Sen. Mike Lee opposes the new ban, but the Utah Republican and former Supreme Court litigator told me that ‘if I were advising him, I would advise him to rescind what he said previously’. And in a hurry.
‘An ordinary litigant in front of a court would not want to have said things like that,’ Lee said of Biden’s remarks in the White House driveway, ‘because when it becomes apparent that someone’s looking to play the judicial system in order to achieve a short-term benefit and delay the moment when what they’re doing is deemed unlawful, the courts tend not to look very favorably on that.’
And Lee likened the answer that Biden gave to a litigant saying, ‘I know what I’m doing is super shady,’ and Lee argued that the comment reflects ‘a certain amount of disrespect towards the constitutional system’. He predicted that any judge might express ‘profound displeasure with that type of move’.

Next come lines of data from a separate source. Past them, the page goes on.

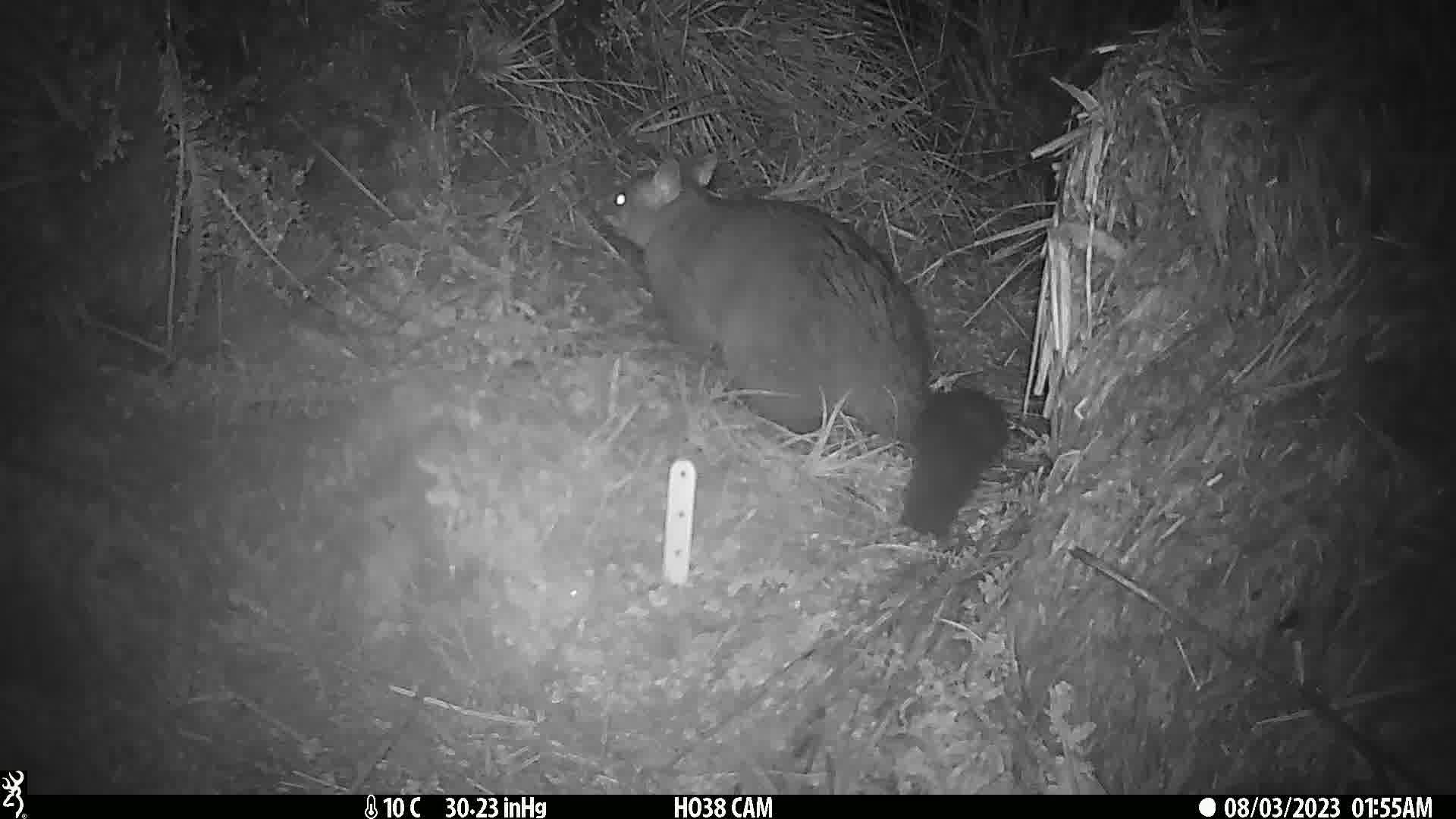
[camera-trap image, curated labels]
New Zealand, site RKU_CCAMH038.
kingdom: Animalia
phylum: Chordata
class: Mammalia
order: Diprotodontia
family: Phalangeridae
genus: Trichosurus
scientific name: Trichosurus vulpecula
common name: common brushtail possum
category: possum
Possum (common brushtail possum) (Trichosurus vulpecula).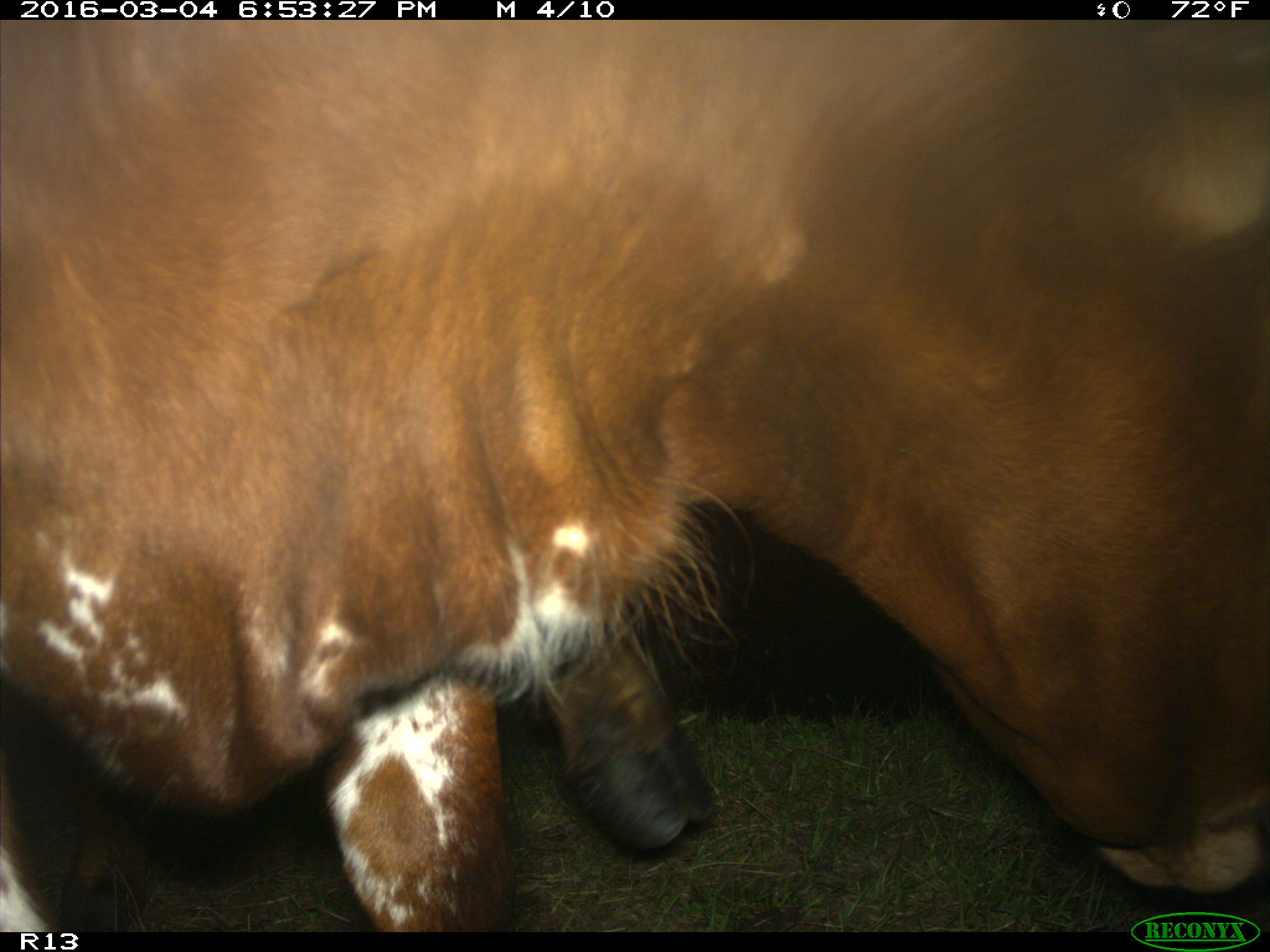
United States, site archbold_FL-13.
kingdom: Animalia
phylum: Chordata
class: Mammalia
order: Artiodactyla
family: Bovidae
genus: Bos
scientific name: Bos taurus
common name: domestic cow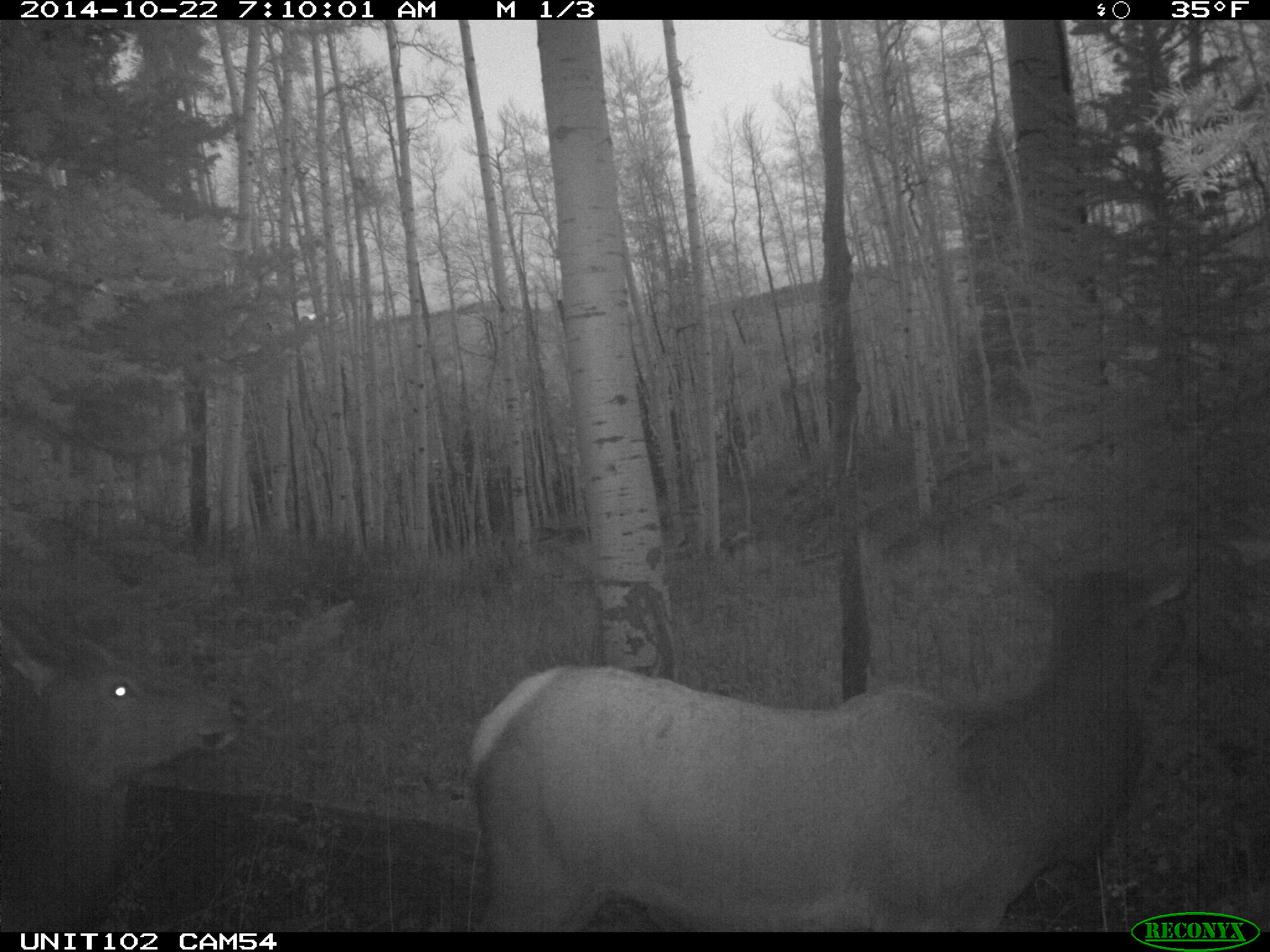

Some Republicans are so displeased with Biden they are talking about removing him from office. Rep. Chip Roy of Texas said the president was ‘purposefully’ and ‘willfully’ acting ‘contrary to the Constitution’. He called it ‘an impeachment two-fer’. Lee blunted that impulse by noting that political arithmetic — namely, Democrats’ control of both chambers of Congress ‘makes the question essentially moot, at least on something like this’.
That doesn’t make the offense any less serious in his eyes. ‘The Enlightenment principles that inform the Constitution themselves teach us that the government can’t deny property owners of their property rights without due process of law, and that’s what we’re facing here,’ Lee said.
His advice? ‘I think the President needs to take a mulligan on this one.’